Back in the truck, Sonya pointed ahead towards a bright orange vehicle making decent progress in lieu of the traffic conditions. “That’s gotta be her.” Her driver nodded and stepped on the pedal, the truck lurching back as it gathered speed among the swerves. She could also see the changeling’s vehicles working their way between the many drivers, and she bit her lip.

Sonya rubbed her head in anger, the Rainbow Dash figurine having hit her in the head mid-swerve before finding its new home between her feet.

“Sorry,” Dusty muttered as swerved to avoid a tanker coming into the city, doing his best to keep the behemoth from miller-rolling onto its side. They were getting close enough to initiate their first plan of attack.

The two changeling cars in front of them had no idea what they were about to experience, if you count having plushies angrily thrown into your window as such. Welch tapped Dusty’s shoulder, and he promptly rolled the back window down for him to crawl into the bed of the truck. More angles of fire would prove to be the best tactic in this type of warzone, and with their ammunition ranging into the hundreds, they’d hopefully get relief for Chrysalis to get away from these fools.

Golden hung a left and headed due north, charging through the gates of Chinatown. The roaring exhaust rattled off the tightly packed buildings and an unfortunately placed cardboard box of fortune cookies was run down by the speeding car. Small bits of crispy cookie and slips of paper flew everywhere.

The chase continued, racing through the narrow streets and dodging in close proximity to the sides of buildings. No way in heck was a side-by-side battle going to ensue.

Golden checked the rear-view again, her ears filled with sound of the roaring exhaust. The three vehicles were still uptight and keeping a mere car-length or two behind her.

Sonya kept her hand on the dashboard and peeked her head out the window, only to pull it back to avoid a lantern hanging down from one of the storefronts. Welch was lucky to have landed in the bed of the truck after nearly being flung away on the turn into Chinatown. Leon passed back a box of plushies for him to use, and he couldn’t be happier about it. Changeling-involved car chases were a once in a lifetime event.

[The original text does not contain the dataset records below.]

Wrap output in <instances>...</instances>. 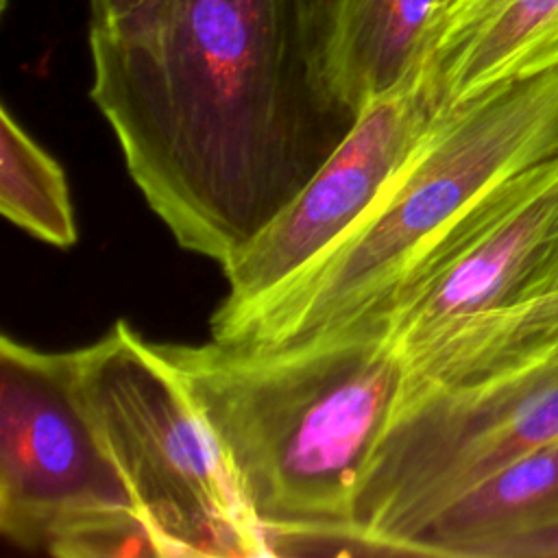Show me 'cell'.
<instances>
[{
  "label": "cell",
  "mask_w": 558,
  "mask_h": 558,
  "mask_svg": "<svg viewBox=\"0 0 558 558\" xmlns=\"http://www.w3.org/2000/svg\"><path fill=\"white\" fill-rule=\"evenodd\" d=\"M558 65V0H451L432 26L423 70L438 105Z\"/></svg>",
  "instance_id": "cell-9"
},
{
  "label": "cell",
  "mask_w": 558,
  "mask_h": 558,
  "mask_svg": "<svg viewBox=\"0 0 558 558\" xmlns=\"http://www.w3.org/2000/svg\"><path fill=\"white\" fill-rule=\"evenodd\" d=\"M81 401L157 558H264V532L168 362L126 320L72 351Z\"/></svg>",
  "instance_id": "cell-4"
},
{
  "label": "cell",
  "mask_w": 558,
  "mask_h": 558,
  "mask_svg": "<svg viewBox=\"0 0 558 558\" xmlns=\"http://www.w3.org/2000/svg\"><path fill=\"white\" fill-rule=\"evenodd\" d=\"M9 9V0H0V11L4 13Z\"/></svg>",
  "instance_id": "cell-16"
},
{
  "label": "cell",
  "mask_w": 558,
  "mask_h": 558,
  "mask_svg": "<svg viewBox=\"0 0 558 558\" xmlns=\"http://www.w3.org/2000/svg\"><path fill=\"white\" fill-rule=\"evenodd\" d=\"M89 54L133 183L179 246L220 266L357 118L325 81L307 0H159L89 28Z\"/></svg>",
  "instance_id": "cell-1"
},
{
  "label": "cell",
  "mask_w": 558,
  "mask_h": 558,
  "mask_svg": "<svg viewBox=\"0 0 558 558\" xmlns=\"http://www.w3.org/2000/svg\"><path fill=\"white\" fill-rule=\"evenodd\" d=\"M558 521V438L504 464L447 504L408 556L490 558L521 534Z\"/></svg>",
  "instance_id": "cell-11"
},
{
  "label": "cell",
  "mask_w": 558,
  "mask_h": 558,
  "mask_svg": "<svg viewBox=\"0 0 558 558\" xmlns=\"http://www.w3.org/2000/svg\"><path fill=\"white\" fill-rule=\"evenodd\" d=\"M490 558H558V521L506 541Z\"/></svg>",
  "instance_id": "cell-13"
},
{
  "label": "cell",
  "mask_w": 558,
  "mask_h": 558,
  "mask_svg": "<svg viewBox=\"0 0 558 558\" xmlns=\"http://www.w3.org/2000/svg\"><path fill=\"white\" fill-rule=\"evenodd\" d=\"M558 157V65L440 107L408 163L323 255L266 296L214 312L211 338L303 340L381 312L410 270L482 198Z\"/></svg>",
  "instance_id": "cell-3"
},
{
  "label": "cell",
  "mask_w": 558,
  "mask_h": 558,
  "mask_svg": "<svg viewBox=\"0 0 558 558\" xmlns=\"http://www.w3.org/2000/svg\"><path fill=\"white\" fill-rule=\"evenodd\" d=\"M442 0H333L323 72L340 105L360 113L412 78L425 61Z\"/></svg>",
  "instance_id": "cell-10"
},
{
  "label": "cell",
  "mask_w": 558,
  "mask_h": 558,
  "mask_svg": "<svg viewBox=\"0 0 558 558\" xmlns=\"http://www.w3.org/2000/svg\"><path fill=\"white\" fill-rule=\"evenodd\" d=\"M438 109L423 68L366 102L305 185L222 264L229 290L216 312H233L266 296L336 244L408 163Z\"/></svg>",
  "instance_id": "cell-8"
},
{
  "label": "cell",
  "mask_w": 558,
  "mask_h": 558,
  "mask_svg": "<svg viewBox=\"0 0 558 558\" xmlns=\"http://www.w3.org/2000/svg\"><path fill=\"white\" fill-rule=\"evenodd\" d=\"M0 530L57 558L155 556L76 388L72 351L0 340Z\"/></svg>",
  "instance_id": "cell-5"
},
{
  "label": "cell",
  "mask_w": 558,
  "mask_h": 558,
  "mask_svg": "<svg viewBox=\"0 0 558 558\" xmlns=\"http://www.w3.org/2000/svg\"><path fill=\"white\" fill-rule=\"evenodd\" d=\"M331 2L333 0H307L312 26L316 31V37H318V44H320V52H323V41H325V31H327V20H329V11H331Z\"/></svg>",
  "instance_id": "cell-15"
},
{
  "label": "cell",
  "mask_w": 558,
  "mask_h": 558,
  "mask_svg": "<svg viewBox=\"0 0 558 558\" xmlns=\"http://www.w3.org/2000/svg\"><path fill=\"white\" fill-rule=\"evenodd\" d=\"M270 556L357 554L355 512L403 390L386 314L277 347L157 344Z\"/></svg>",
  "instance_id": "cell-2"
},
{
  "label": "cell",
  "mask_w": 558,
  "mask_h": 558,
  "mask_svg": "<svg viewBox=\"0 0 558 558\" xmlns=\"http://www.w3.org/2000/svg\"><path fill=\"white\" fill-rule=\"evenodd\" d=\"M159 0H89V28H111L146 15Z\"/></svg>",
  "instance_id": "cell-14"
},
{
  "label": "cell",
  "mask_w": 558,
  "mask_h": 558,
  "mask_svg": "<svg viewBox=\"0 0 558 558\" xmlns=\"http://www.w3.org/2000/svg\"><path fill=\"white\" fill-rule=\"evenodd\" d=\"M0 211L15 227L57 248H70L78 240L63 168L7 107L0 113Z\"/></svg>",
  "instance_id": "cell-12"
},
{
  "label": "cell",
  "mask_w": 558,
  "mask_h": 558,
  "mask_svg": "<svg viewBox=\"0 0 558 558\" xmlns=\"http://www.w3.org/2000/svg\"><path fill=\"white\" fill-rule=\"evenodd\" d=\"M556 286L558 157L482 198L375 314H386L403 353L453 323Z\"/></svg>",
  "instance_id": "cell-7"
},
{
  "label": "cell",
  "mask_w": 558,
  "mask_h": 558,
  "mask_svg": "<svg viewBox=\"0 0 558 558\" xmlns=\"http://www.w3.org/2000/svg\"><path fill=\"white\" fill-rule=\"evenodd\" d=\"M556 438L558 351L480 381L401 395L357 499V554L408 556L458 495Z\"/></svg>",
  "instance_id": "cell-6"
},
{
  "label": "cell",
  "mask_w": 558,
  "mask_h": 558,
  "mask_svg": "<svg viewBox=\"0 0 558 558\" xmlns=\"http://www.w3.org/2000/svg\"><path fill=\"white\" fill-rule=\"evenodd\" d=\"M447 2H451V0H442V7H445V4H447ZM442 7H440V9H442Z\"/></svg>",
  "instance_id": "cell-17"
}]
</instances>
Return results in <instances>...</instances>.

Returning memorabilia to the manufacturer was also somewhat of a once in a lifetime event. No brony would ever willingly throw away their collectables, but as the staff members hurled plushies, some of them invariably ended up on the streets of Chinatown.

North of Chinatown, Coit Tower stood at the top of Telegraph Hill overlooking the city. Golden skirted it, not wanting to run into a dead end, but still managed to get a good view of San Francisco. Alcatraz Island was across the water to the north. To the south was the attractive downtown skyline. And to the northwest was her namesake, the Golden Gate Bridge.

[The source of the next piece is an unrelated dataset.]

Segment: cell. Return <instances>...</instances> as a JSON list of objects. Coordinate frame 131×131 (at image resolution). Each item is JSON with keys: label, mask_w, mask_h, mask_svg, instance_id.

One of the paper fortune cookie slips from earlier made it through the ventilation system and fluttered out inside the car. Nicole snatched it. Her brow furrowed as she read it. “You will soon go on a trip.”

Attention already distracted by the scenery, Golden turned her head to ask, “What’s that mean?” but suddenly they were on Lombard Street, known for its twenty-seven percent grade and eight switchback turns within the length of one city block.

That was a terrible place to be distracted.

The car was punted from the rear by one of the onrushing changeling vehicles and Golden’s frantic hooves on the wheel weren’t enough to keep it straight. They spun off the street and plowed into a house.

Groaning at the pain the seatbelts had inflicted but thankful the old car didn’t have an airbag to pummel her face, Golden sat back in the seat. She blinked and took stock. Oh, right. They wanted her dead.

The door was yanked open and Ghreshlomatrique appeared, pointing a gun straight at Golden’s head. She recoiled as far as the seatbelts would let her.

He hissed at her maliciously. “Going somewhere, Chrissy?”